◆ Aim of the task: Isolate every line in the data with the string "name" and copy it.
═════ Available data
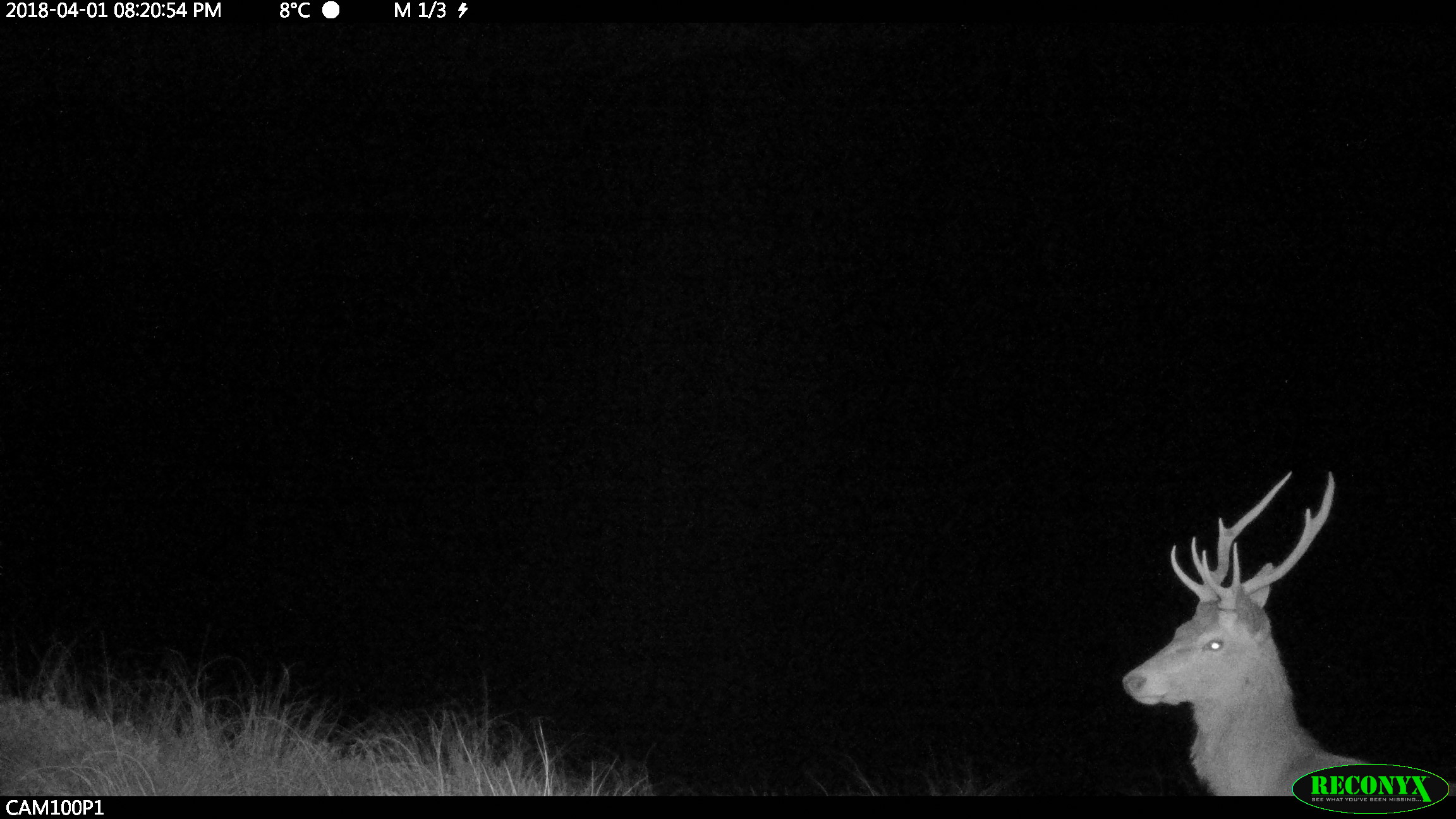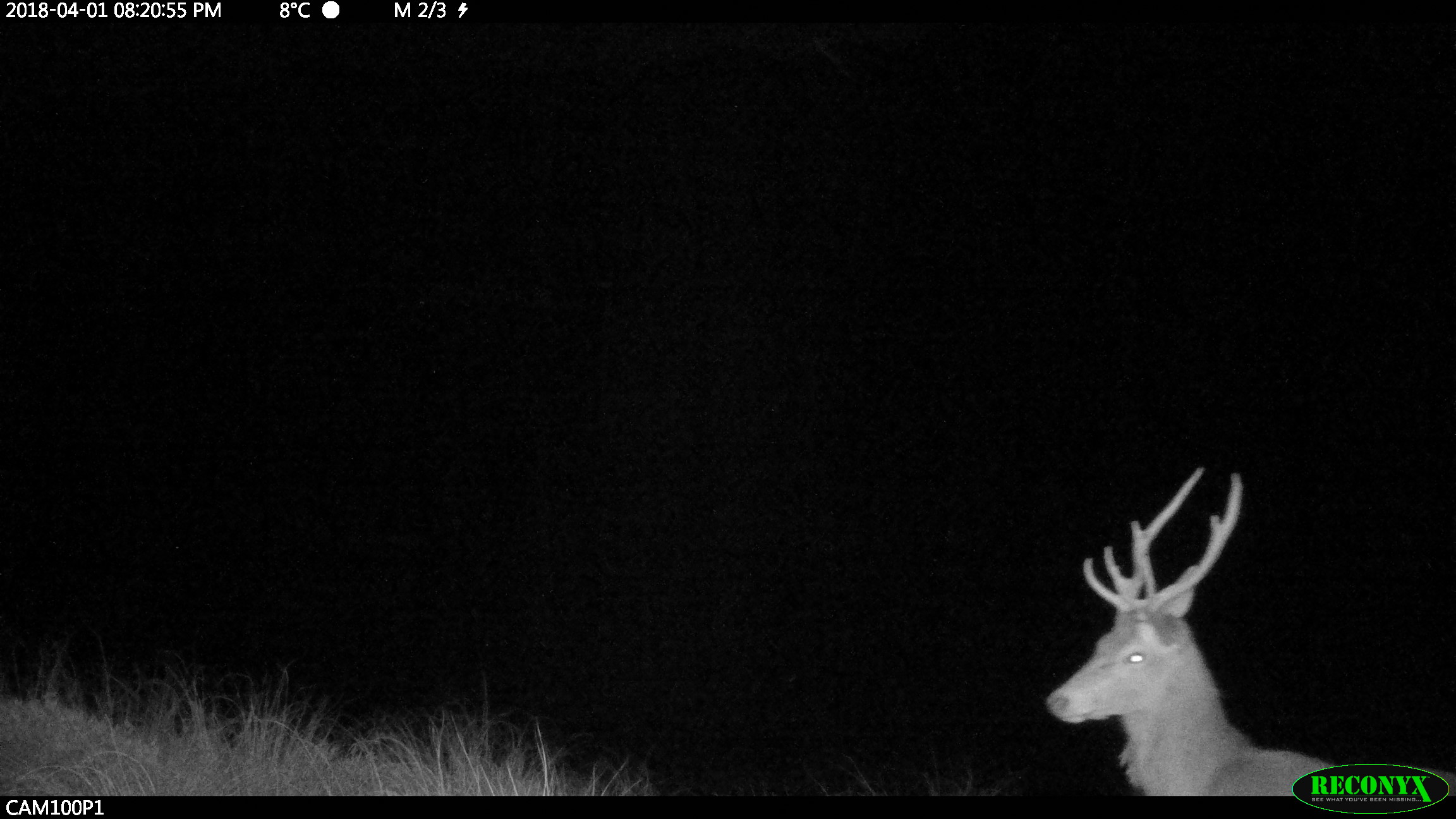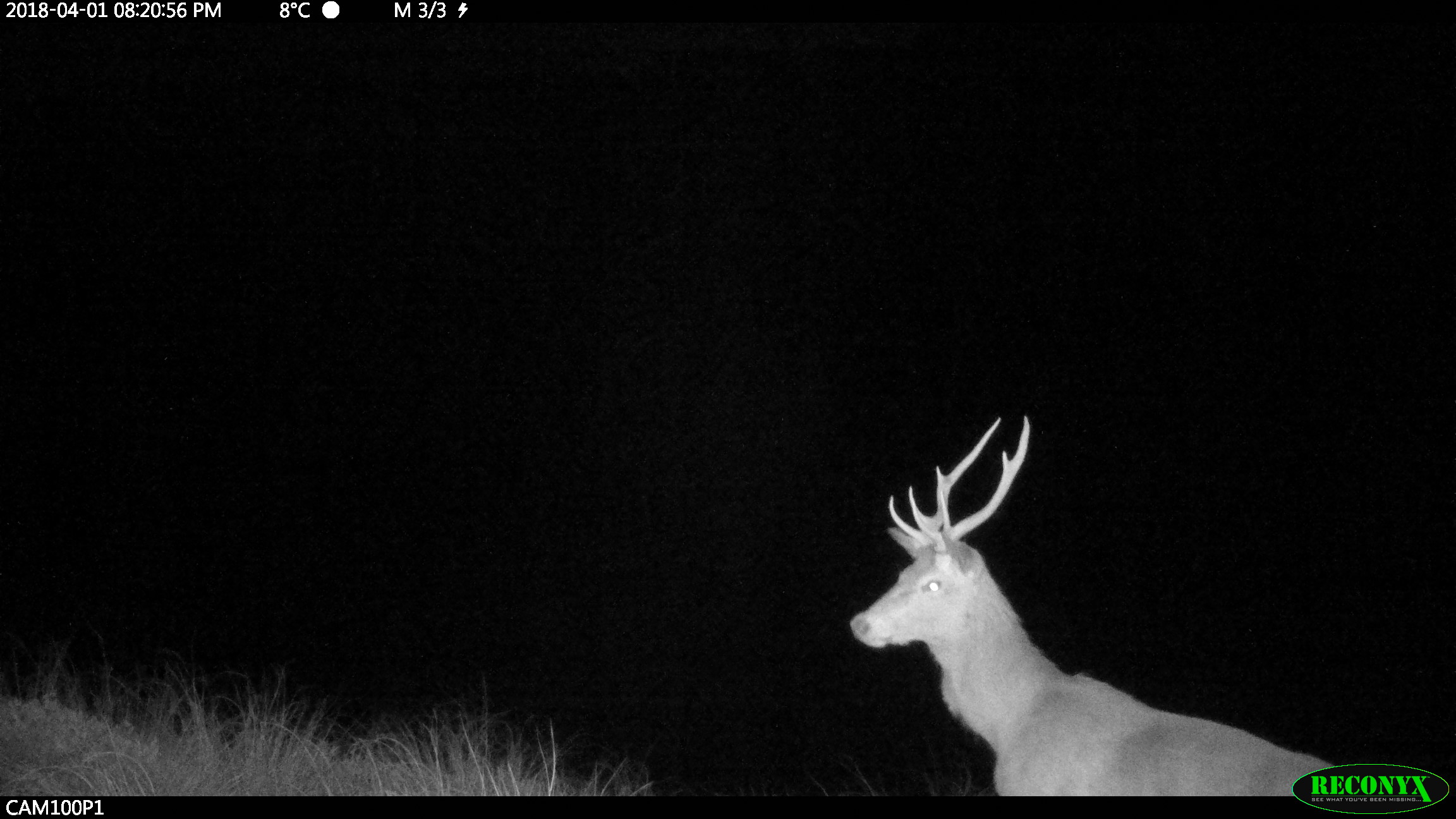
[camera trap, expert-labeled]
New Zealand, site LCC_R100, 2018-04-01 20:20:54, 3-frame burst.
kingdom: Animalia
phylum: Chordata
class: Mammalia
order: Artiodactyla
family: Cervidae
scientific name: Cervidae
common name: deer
══════════
═════ Available data
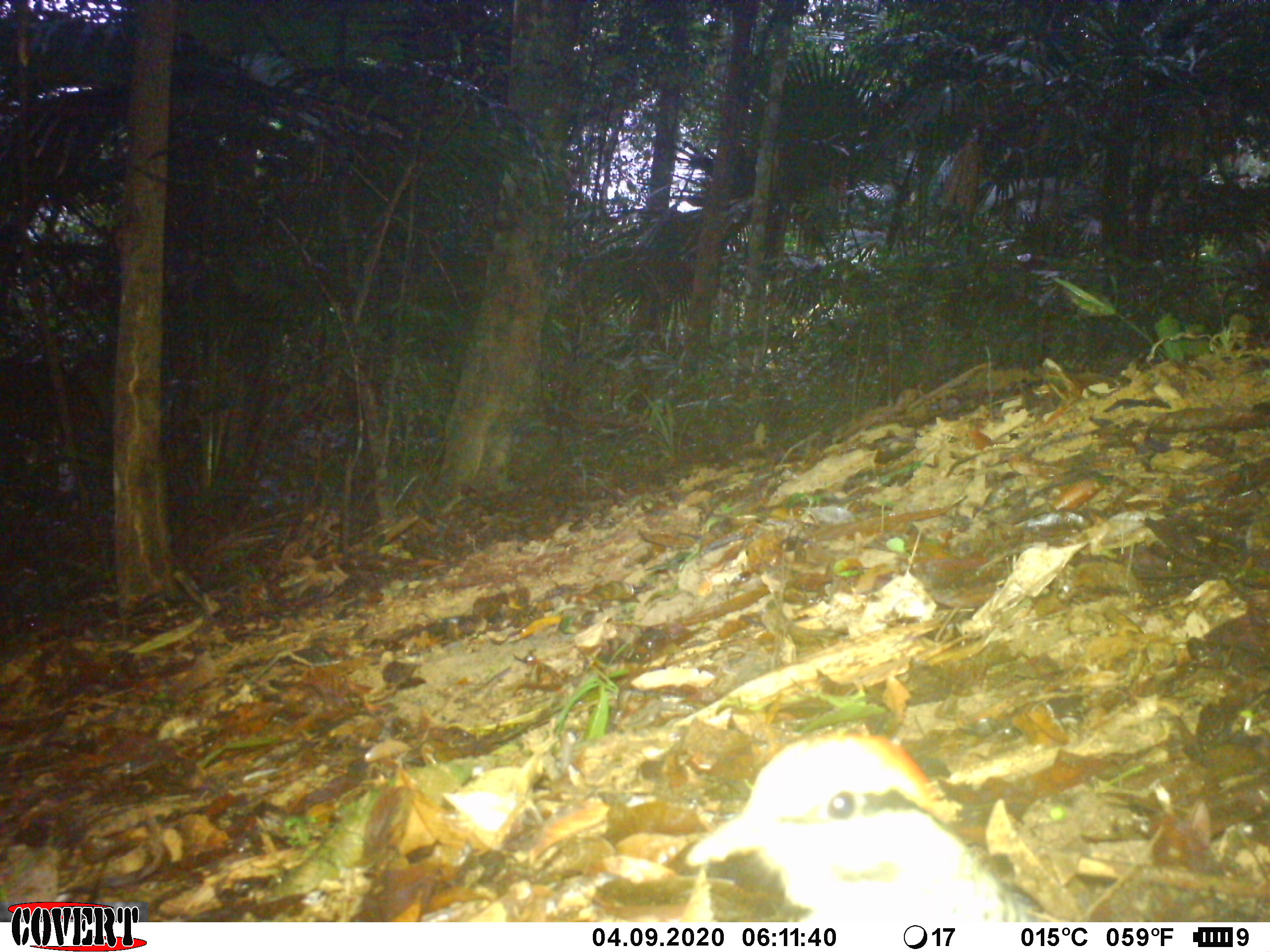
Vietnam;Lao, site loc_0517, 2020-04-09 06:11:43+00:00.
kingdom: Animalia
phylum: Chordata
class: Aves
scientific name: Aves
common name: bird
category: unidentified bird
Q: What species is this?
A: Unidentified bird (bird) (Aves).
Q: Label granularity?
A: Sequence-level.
══════════
◆ Task output:
scientific name: Cervidae
common name: deer
scientific name: Aves
common name: bird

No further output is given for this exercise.